### Records of scene-based spatial questions
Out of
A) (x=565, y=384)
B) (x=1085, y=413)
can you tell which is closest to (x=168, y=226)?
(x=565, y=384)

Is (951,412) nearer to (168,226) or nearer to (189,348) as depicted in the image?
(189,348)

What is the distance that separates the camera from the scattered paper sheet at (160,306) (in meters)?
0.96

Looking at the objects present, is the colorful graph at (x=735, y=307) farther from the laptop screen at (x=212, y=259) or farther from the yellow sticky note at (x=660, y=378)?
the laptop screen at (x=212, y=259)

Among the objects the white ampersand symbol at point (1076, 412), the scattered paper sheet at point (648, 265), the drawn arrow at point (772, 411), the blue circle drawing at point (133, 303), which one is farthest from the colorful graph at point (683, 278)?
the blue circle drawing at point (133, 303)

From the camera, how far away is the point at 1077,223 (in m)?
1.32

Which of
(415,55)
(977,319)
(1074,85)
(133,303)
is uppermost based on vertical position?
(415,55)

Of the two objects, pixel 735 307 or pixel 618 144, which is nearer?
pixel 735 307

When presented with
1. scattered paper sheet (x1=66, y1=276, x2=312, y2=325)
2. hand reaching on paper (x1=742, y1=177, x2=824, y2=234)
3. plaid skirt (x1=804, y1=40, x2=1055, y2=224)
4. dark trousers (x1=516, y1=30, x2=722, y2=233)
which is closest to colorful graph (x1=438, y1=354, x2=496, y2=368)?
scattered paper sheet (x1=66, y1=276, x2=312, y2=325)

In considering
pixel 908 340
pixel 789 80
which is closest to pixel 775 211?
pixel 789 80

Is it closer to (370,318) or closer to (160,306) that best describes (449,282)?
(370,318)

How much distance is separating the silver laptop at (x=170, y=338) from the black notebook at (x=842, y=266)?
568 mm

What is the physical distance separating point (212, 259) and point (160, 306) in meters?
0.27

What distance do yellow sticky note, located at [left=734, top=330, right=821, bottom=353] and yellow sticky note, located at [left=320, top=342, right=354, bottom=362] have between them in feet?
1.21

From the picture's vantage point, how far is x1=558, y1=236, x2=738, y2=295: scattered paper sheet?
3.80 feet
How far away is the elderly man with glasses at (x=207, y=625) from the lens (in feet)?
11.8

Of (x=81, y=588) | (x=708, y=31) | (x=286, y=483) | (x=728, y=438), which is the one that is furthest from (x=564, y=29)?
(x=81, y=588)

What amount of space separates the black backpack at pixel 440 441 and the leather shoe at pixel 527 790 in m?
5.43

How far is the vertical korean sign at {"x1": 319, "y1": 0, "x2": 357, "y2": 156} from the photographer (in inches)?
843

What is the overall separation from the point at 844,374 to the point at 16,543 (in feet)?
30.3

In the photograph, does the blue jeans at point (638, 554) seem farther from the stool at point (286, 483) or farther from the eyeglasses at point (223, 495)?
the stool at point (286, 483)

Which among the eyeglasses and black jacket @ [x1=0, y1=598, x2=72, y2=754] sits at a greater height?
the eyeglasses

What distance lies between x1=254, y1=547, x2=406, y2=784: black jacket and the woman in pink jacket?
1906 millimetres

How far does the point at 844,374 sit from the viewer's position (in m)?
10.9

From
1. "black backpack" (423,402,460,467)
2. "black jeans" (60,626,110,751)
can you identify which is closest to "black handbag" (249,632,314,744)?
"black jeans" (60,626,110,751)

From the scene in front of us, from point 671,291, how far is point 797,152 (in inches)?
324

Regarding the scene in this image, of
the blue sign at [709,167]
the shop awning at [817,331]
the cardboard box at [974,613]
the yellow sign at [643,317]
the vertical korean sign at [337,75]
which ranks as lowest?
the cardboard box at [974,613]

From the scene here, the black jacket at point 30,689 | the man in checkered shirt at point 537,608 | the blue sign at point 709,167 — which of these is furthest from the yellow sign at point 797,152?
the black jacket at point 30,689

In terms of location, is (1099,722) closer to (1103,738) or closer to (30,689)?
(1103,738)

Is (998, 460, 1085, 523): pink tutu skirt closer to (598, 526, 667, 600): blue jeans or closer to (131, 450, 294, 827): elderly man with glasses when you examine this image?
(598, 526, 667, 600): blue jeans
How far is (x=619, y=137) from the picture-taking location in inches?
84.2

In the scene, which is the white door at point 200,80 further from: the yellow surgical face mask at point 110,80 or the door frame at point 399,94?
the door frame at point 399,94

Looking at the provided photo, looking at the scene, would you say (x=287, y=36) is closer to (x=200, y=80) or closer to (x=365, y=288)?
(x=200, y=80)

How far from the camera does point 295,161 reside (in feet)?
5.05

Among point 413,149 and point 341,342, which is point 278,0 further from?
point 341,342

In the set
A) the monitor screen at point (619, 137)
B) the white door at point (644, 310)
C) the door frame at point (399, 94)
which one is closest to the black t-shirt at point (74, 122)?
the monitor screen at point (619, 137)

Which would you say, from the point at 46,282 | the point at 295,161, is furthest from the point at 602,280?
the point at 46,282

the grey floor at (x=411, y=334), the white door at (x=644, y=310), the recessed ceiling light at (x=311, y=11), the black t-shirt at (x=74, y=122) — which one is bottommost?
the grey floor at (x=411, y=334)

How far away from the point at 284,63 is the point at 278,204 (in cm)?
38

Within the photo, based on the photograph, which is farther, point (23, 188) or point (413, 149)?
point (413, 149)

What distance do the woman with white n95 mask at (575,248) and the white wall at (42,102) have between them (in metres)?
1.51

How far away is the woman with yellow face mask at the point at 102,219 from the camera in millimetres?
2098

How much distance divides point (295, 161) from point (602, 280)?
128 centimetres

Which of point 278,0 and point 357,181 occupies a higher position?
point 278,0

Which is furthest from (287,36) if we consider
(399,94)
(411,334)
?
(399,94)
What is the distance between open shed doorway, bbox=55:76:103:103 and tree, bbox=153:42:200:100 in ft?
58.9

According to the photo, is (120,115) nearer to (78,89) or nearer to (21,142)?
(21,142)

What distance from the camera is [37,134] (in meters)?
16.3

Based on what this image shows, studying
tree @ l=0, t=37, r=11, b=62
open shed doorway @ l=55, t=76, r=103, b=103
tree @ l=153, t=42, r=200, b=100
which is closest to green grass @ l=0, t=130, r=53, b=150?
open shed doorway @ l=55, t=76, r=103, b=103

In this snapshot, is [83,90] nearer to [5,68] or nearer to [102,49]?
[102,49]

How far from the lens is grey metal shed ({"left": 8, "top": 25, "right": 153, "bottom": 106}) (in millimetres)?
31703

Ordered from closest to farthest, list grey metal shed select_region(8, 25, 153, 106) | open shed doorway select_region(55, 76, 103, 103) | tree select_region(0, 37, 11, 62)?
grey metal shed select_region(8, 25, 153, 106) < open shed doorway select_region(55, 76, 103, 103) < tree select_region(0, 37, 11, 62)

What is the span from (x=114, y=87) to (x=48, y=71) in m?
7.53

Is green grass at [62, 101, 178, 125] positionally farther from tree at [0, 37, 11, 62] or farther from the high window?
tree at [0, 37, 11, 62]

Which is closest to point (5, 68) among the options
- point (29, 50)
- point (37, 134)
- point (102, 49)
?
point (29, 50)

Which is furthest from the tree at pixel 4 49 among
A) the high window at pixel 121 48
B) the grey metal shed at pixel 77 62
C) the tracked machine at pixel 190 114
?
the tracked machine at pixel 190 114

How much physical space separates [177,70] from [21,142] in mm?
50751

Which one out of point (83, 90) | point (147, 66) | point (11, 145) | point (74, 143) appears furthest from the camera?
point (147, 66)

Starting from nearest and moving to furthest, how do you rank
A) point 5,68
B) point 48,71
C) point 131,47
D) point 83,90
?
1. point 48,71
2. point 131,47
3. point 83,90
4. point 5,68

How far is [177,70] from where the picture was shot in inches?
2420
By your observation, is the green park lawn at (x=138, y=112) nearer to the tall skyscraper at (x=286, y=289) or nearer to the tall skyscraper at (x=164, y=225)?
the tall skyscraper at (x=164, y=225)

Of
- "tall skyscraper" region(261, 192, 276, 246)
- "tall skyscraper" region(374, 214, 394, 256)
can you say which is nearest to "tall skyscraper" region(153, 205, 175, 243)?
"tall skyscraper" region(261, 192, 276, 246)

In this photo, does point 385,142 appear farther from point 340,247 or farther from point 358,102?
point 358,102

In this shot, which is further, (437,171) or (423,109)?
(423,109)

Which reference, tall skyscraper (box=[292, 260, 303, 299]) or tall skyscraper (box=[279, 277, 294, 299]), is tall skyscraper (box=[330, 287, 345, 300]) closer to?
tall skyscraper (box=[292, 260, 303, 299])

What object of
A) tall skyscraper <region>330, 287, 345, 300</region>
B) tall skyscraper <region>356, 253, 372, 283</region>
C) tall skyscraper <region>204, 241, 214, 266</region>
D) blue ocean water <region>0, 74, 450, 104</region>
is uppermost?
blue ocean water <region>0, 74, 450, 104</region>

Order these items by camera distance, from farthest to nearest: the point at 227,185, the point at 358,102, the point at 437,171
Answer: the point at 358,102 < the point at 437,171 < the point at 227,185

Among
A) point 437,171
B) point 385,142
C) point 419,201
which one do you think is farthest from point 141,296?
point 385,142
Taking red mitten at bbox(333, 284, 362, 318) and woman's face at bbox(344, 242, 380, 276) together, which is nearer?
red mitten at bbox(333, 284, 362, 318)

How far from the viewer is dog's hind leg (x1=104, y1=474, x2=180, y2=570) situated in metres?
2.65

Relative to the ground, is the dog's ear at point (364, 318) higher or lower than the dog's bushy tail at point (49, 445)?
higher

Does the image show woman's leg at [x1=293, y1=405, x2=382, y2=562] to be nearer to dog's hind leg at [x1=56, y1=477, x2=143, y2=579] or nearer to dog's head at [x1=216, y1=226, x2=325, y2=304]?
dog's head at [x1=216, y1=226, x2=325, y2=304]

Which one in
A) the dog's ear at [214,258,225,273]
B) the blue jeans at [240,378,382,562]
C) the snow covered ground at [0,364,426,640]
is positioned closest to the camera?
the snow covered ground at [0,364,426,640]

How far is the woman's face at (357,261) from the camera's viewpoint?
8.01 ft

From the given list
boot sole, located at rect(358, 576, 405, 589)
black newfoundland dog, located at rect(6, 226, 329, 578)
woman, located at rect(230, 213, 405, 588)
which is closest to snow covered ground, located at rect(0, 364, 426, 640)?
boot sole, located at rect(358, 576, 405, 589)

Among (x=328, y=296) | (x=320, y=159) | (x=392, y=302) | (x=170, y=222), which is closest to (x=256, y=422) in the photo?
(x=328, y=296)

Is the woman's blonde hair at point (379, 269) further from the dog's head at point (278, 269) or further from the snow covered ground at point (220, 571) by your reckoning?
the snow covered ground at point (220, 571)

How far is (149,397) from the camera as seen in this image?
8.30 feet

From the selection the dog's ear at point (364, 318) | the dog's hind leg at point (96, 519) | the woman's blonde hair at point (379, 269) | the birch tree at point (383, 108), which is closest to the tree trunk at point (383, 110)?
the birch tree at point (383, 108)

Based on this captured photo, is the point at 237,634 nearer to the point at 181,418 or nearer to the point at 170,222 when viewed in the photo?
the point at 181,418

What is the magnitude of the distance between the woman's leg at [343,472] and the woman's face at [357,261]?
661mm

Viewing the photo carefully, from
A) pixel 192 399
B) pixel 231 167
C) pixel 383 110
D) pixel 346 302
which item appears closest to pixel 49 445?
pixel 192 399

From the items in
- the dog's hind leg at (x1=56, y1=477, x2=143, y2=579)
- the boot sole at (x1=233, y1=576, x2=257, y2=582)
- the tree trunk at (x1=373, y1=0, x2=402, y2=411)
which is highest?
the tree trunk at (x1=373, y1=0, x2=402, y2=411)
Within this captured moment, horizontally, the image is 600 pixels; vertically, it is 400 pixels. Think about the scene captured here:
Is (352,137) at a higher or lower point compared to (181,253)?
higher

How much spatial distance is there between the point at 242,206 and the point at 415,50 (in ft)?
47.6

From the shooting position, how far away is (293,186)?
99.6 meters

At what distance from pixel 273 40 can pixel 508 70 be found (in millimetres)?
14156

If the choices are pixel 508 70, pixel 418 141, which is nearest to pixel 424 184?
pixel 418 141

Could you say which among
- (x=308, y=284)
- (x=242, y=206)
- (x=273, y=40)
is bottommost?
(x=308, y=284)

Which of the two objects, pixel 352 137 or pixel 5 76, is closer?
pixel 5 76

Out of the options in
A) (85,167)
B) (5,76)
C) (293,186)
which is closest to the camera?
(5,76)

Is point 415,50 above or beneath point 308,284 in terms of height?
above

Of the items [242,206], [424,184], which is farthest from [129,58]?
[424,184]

### Exercise directions
Reproduce, line for line, the stretch of the listing from the line containing "Order these items" through the line containing "Answer: the point".

### Output for this task
Order these items by camera distance, from farthest to nearest: the point at 227,185, the point at 358,102, the point at 437,171
Answer: the point at 358,102 < the point at 437,171 < the point at 227,185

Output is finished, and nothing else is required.